Building robots to understand insect behaviour
We research and model the sensorimotor capabilities of insects. This ranges from simple reflexive behaviours such as the phonotaxis of crickets, to more complex capabilities such as multimodal integration, navigation and learning. We carry out behavioural experiments on insects, but principally work on computational models of the underlying neural mechanisms, which are often embedded on robot hardware. To find out more, see this short video, look at some of our projects, our recent publications, the homepages of people in the lab, or contact us directly.
Insect-inspired neuromorphic nanophotonics
Insects are capable of amazing autonomous feats well beyond current computers, such as navigating across hundreds of kilometres. Here, we want to realize artificial neural networks inspired by neurobiology with our combined skills in nanotechnology.
As proof of concept, we target the complete pathway from polarised light sensing in the insect eye to the internal compass and memory circuits by which this information is integrated into a continuous accurate estimate of location. You can find more information about the project here.
This is a collaboration of research groups at Lund University, the University of Copenhagen, the University of Edinburgh, and the University of Groningen; it is funded by the EC in the Horizon Europe programme (GA 101046790); and it started on April 2022.
Insect-inspired artificial intelligence
While contemporary artificial intelligence (AI) has become increasingly powerful, most celebrated AI models are greedy for high-quality data and rely on expensive advanced computing, which brings new scepticisms and challenges, e.g., AI and sustainability. An efficient alternative would thus play a complementary role, benefitting the field of AI, and potentially all of us. We believe insect brains offer naturally such inspirations for novel designs that are both efficient and robust, because insects, despite their tiny brains, are capable of learning, planning, and problem-solving.
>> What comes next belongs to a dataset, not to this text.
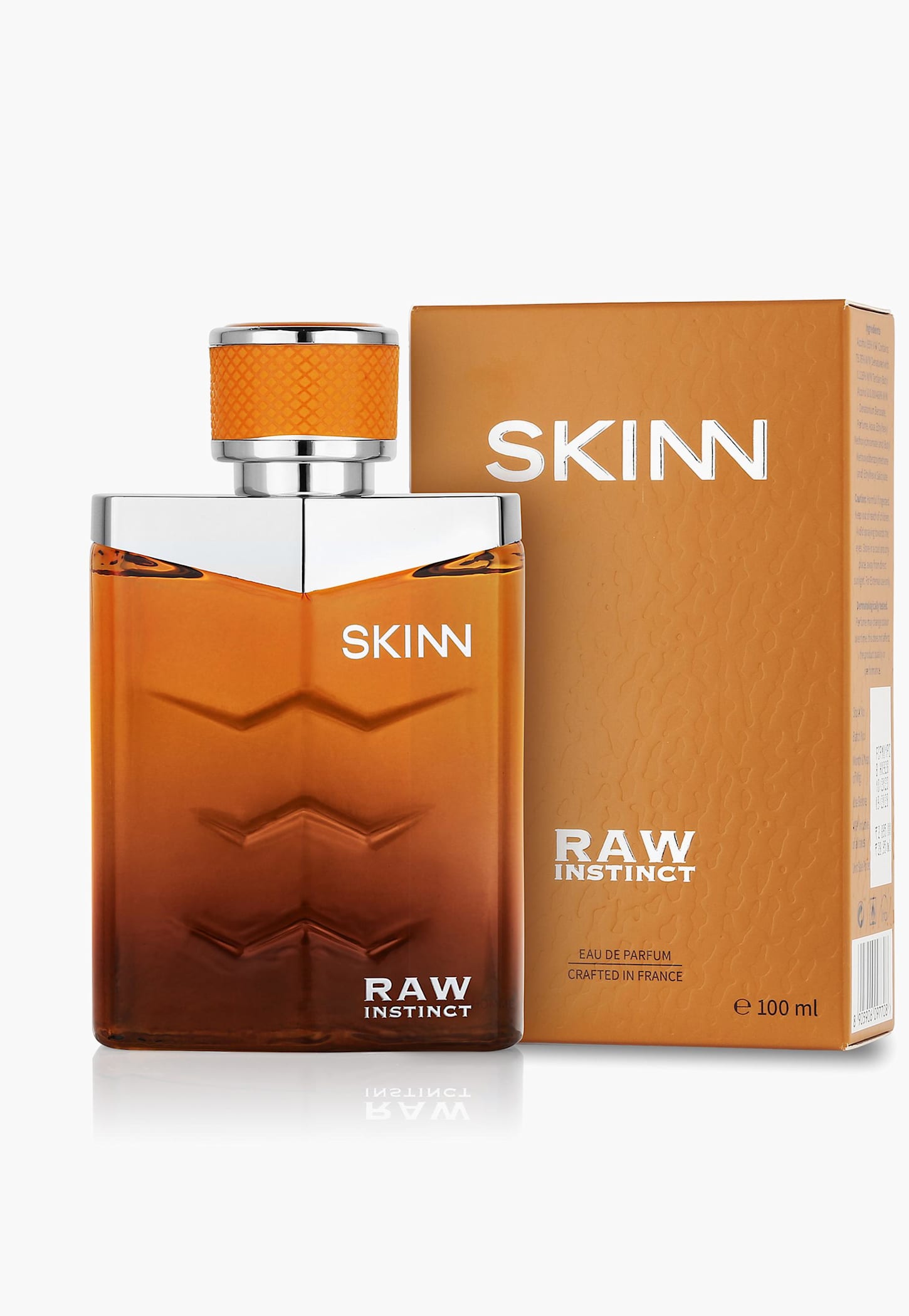 SKINN Raw Instinct Men Eau De Parfum - 100ml-image-26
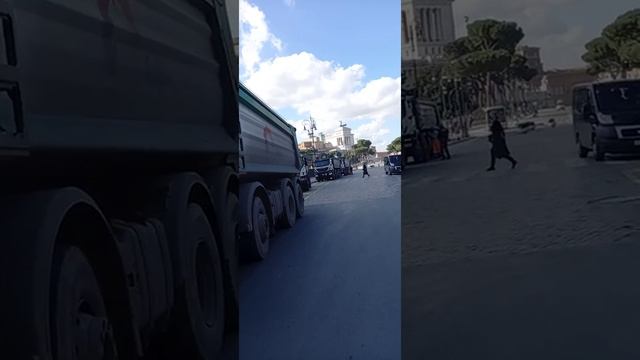 Что происходит в Риме сегодня.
Our project draws insight mainly from the mushroom body (MB) neuropil in insect brains, which is believed to be the ‘computing centre’ of rapid associative learning from minimal data, guiding and coordinating robust behaviour in complex, dynamic environments. We aim to bring together our scientific understandings of the MB and to test insect-inspired AI designs in tasks such as visual recognition and robot navigation.
The current rather limited ability of robots to grasp diverse objects with efficiency and reliability severely limits their range of application. Agriculture, mining and environmental clean-up are just three examples where – unlike a factory – the items to be handled could have a huge variety of shapes and appearances, need to be identified amongst clutter, and need to be grasped firmly for transport while avoiding damage. Secure grasp of unknown objects amongst clutter remains an unsolved problem for robotics, despite improvements in 3D sensing and reconstruction, in manipulator sophistication and the recent use of large-scale machine learning.
Ants however, with relatively simple, robot-like ‘grippers’ (their mandibles), limited sensing, and tiny brains, can pick up and carry a wide diversity of items. From seeds to larvae, or other insect preys, these items can vary enormously in shape, size, rigidity and maneuverability. Ants display remarkable abilities that are often outperforming the best robotic approaches. This project aims to understand how the ant brain solves such complex challenge, and derive from this new control mechanisms for robotic grasping.